» **Document excerpt**:
++++++++++++++++++++
Whether you tramp along the trails, ride your
bike along the roads, or paddle along the shore by kayak, the Palo
Alto Baylands Preserve offers an interesting contrast to our Santa
Cruz Mountains. This 1,940-acre preserve is the largest tract of
undisturbed marshland remaining in the San Francisco Bay Area.
Considered by many to be the best bird-watching
area on the West Coast, the Baylands provide habitat for over 150
species of waterfowl and migrating birds. If you like your birds up
close and personal, visit the concrete-lined duck pond. Once a
swimming pool, the pond is now home for hundreds of resident and
migrating birds. Although signs discourage feeding, the ducks and
gulls encourage people to spread bread upon the waters. A giant
fountain sprays water to prevent stagnation and produce little
rainbows.
If you like your nature more natural, you can
hike over fifteen miles of multi-use trails. Along the way, you’ll
find the Lucy Evans Bayland Nature Interpretive Center, wildlife
observation platforms, benches, and picnic facilities.
It’s not all wonderful. The preserve shares the
area with the noisy Palo Alto Airport, a smelly sewage treatment
plant, an unsightly dump, a recycling center, an animal-services
center, and an "unnatural" golf course. Then again, the birds aren’t
complaining, so why should we?
One of the more interesting (and shortest) trails
extends on an elevated plank boardwalk from the rear of the Nature
Interpretive Center across a pickleweed marsh to an observation
platform on the edge of the bay. If the tide is high, you may see
endangered clapper rails and salt-marsh harvest mice.
++++++++++++++++++++
» **Dataset excerpt**:
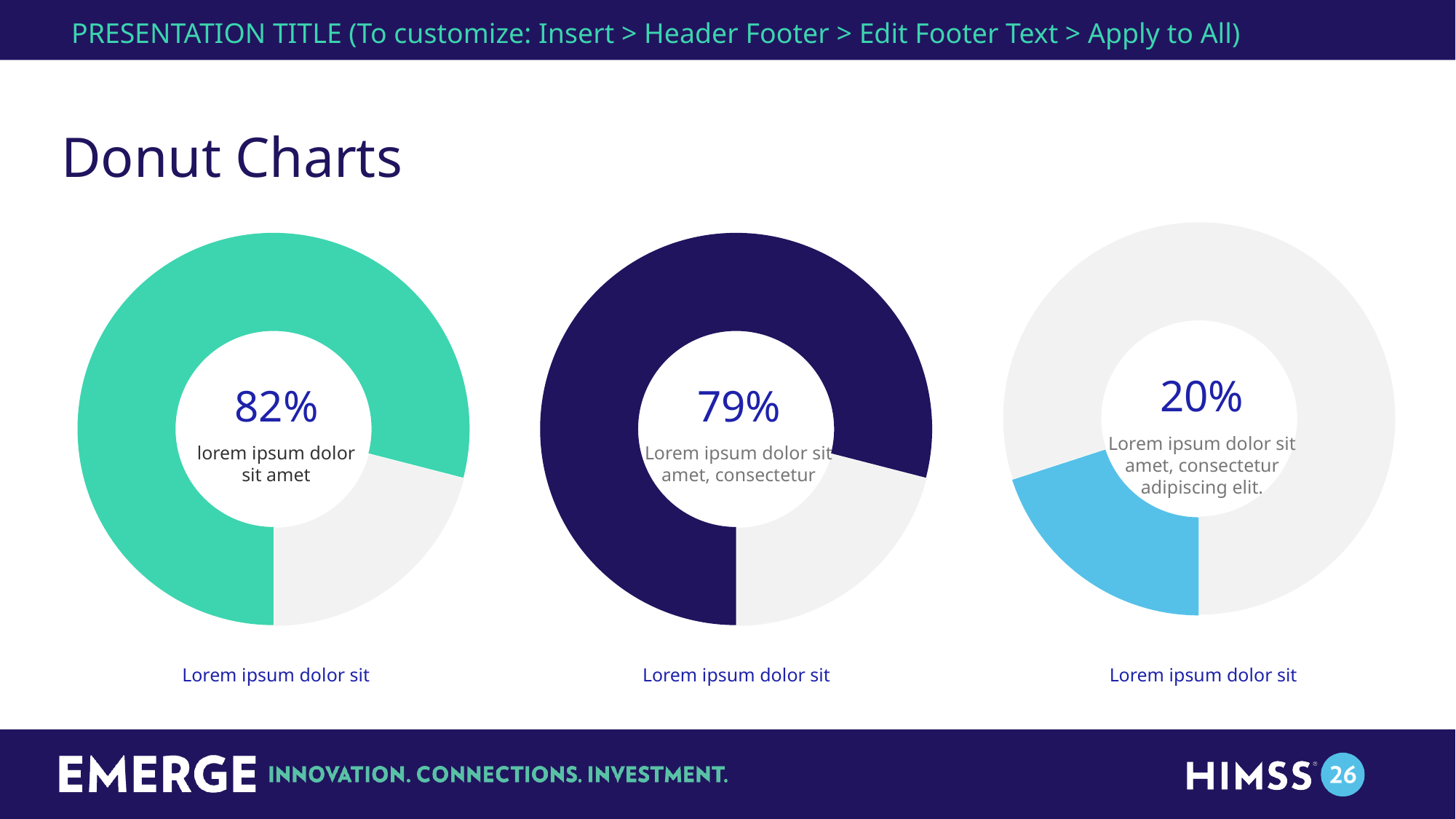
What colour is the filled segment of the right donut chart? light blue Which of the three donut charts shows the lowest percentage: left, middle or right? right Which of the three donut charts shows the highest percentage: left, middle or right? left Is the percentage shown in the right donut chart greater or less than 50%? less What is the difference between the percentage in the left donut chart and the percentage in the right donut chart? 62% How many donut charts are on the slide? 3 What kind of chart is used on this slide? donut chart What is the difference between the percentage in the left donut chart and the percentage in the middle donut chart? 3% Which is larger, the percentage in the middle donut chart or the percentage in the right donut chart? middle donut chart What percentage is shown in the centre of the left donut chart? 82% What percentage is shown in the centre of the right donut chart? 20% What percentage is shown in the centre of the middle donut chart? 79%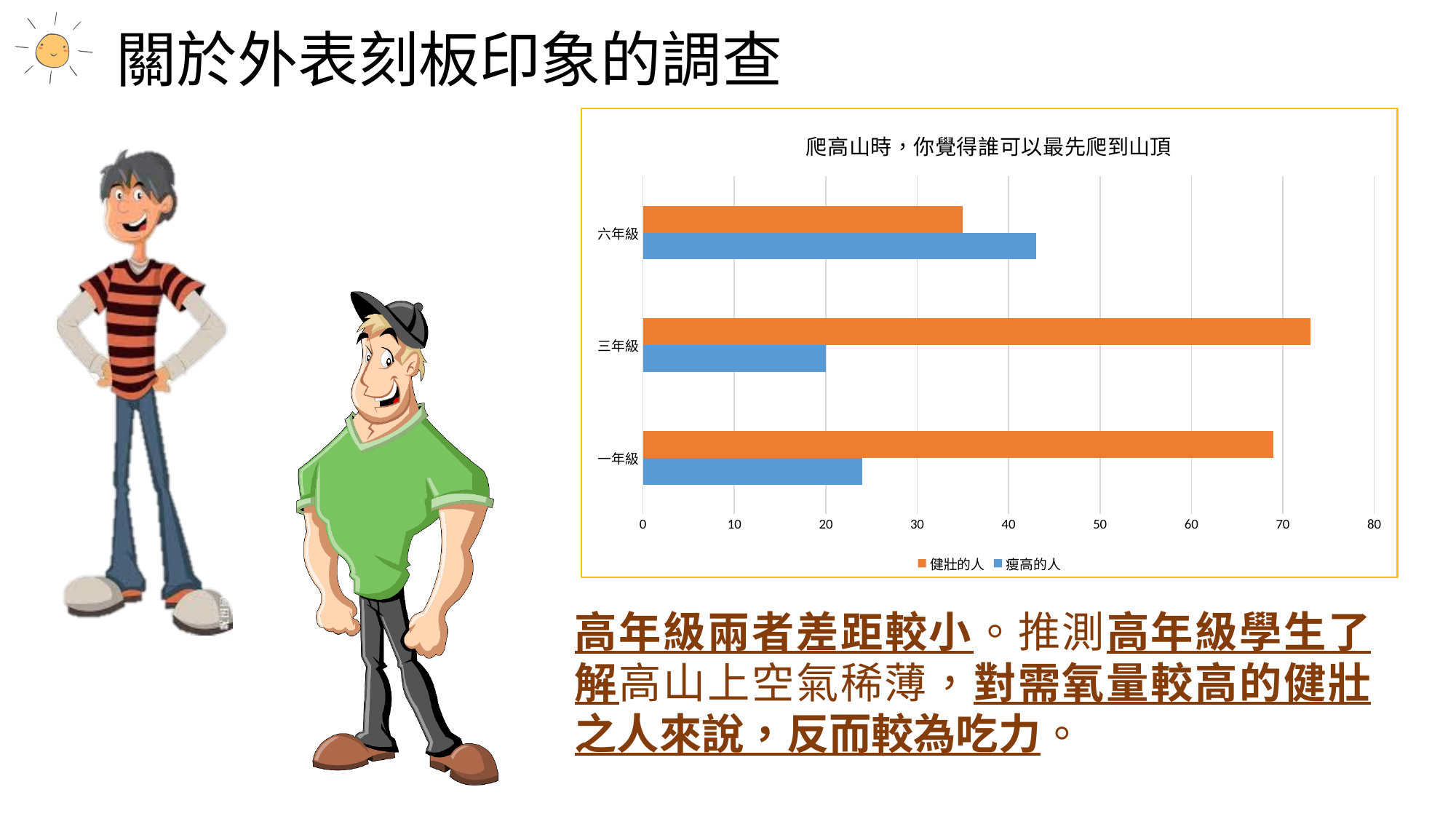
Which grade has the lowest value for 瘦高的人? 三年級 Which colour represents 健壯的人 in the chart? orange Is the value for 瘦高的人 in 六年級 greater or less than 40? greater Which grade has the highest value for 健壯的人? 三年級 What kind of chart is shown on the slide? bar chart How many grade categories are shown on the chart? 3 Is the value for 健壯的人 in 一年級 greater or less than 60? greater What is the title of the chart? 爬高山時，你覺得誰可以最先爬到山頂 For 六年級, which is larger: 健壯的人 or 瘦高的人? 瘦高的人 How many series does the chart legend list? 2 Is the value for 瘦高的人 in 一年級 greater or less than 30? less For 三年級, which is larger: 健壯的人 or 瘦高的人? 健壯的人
++++++++++++++++++++
» **Work item A**:
Rewrite the Palo Alto Baylands passage, beginning at the words "Considered by many" and stopping after "and picnic facilities.", with "lagoon" substituted for every "pond" in that stretch.
» **Work item B**:
Carry on the passage about the Palo Alto Baylands Preserve from the point where it stops.

» **Exercise output A**:
Considered by many to be the best bird-watching
area on the West Coast, the Baylands provide habitat for over 150
species of waterfowl and migrating birds. If you like your birds up
close and personal, visit the concrete-lined duck lagoon. Once a
swimming pool, the lagoon is now home for hundreds of resident and
migrating birds. Although signs discourage feeding, the ducks and
gulls encourage people to spread bread upon the waters. A giant
fountain sprays water to prevent stagnation and produce little
rainbows.
If you like your nature more natural, you can
hike over fifteen miles of multi-use trails. Along the way, you’ll
find the Lucy Evans Bayland Nature Interpretive Center, wildlife
observation platforms, benches, and picnic facilities.

» **Exercise output B**:
You can also walk out to the Sailing Station
dock. The 160-foot ramp to the dock keeps your feet out of the mud
as you watch shorebirds lunch and small craft launch. This was once
the proud home of the Palo Alto Yacht Harbor. Now, it’s too silted
in and shallow for all but kayaks and canoes at high tide.
Although I don’t recommend freelance kayaking on
San Francisco Bay, an experienced kayak guide can take you out from
the Sailing Station dock, around Sand Point, and along the shoreline
to Dumbarton Bridge. Although the Bay is big water, it can be
relatively smooth. The big concerns are tide and wind. The channel
out to the Bay is narrow. If you miss the high tide coming back, you
could get stuck on the mud flats. Awaiting the next tide could be
quite uncomfortable. Another problem is the possibility of heavy
winds that could make it difficult to maintain headway or worse. An
experienced guide knows the tides and watches weather conditions,
preventing a pleasant cruise from becoming a frightening adventure.
Our kayak trip launched in heavy fog. Although it
was spooky, the fog added a bit of mystery as we glided up the
channel and out into the bay. As we headed north, the sun broke
through. We stopped for lunch at the pipeline, and then paddled
back. The entire trip was about seven miles long. Although I prefer
kayaking in Elkhorn Slough or smaller reservoirs, such as Lexington
or Loch Lomond, it was an interesting day, especially when combined
with short hikes and bird viewing.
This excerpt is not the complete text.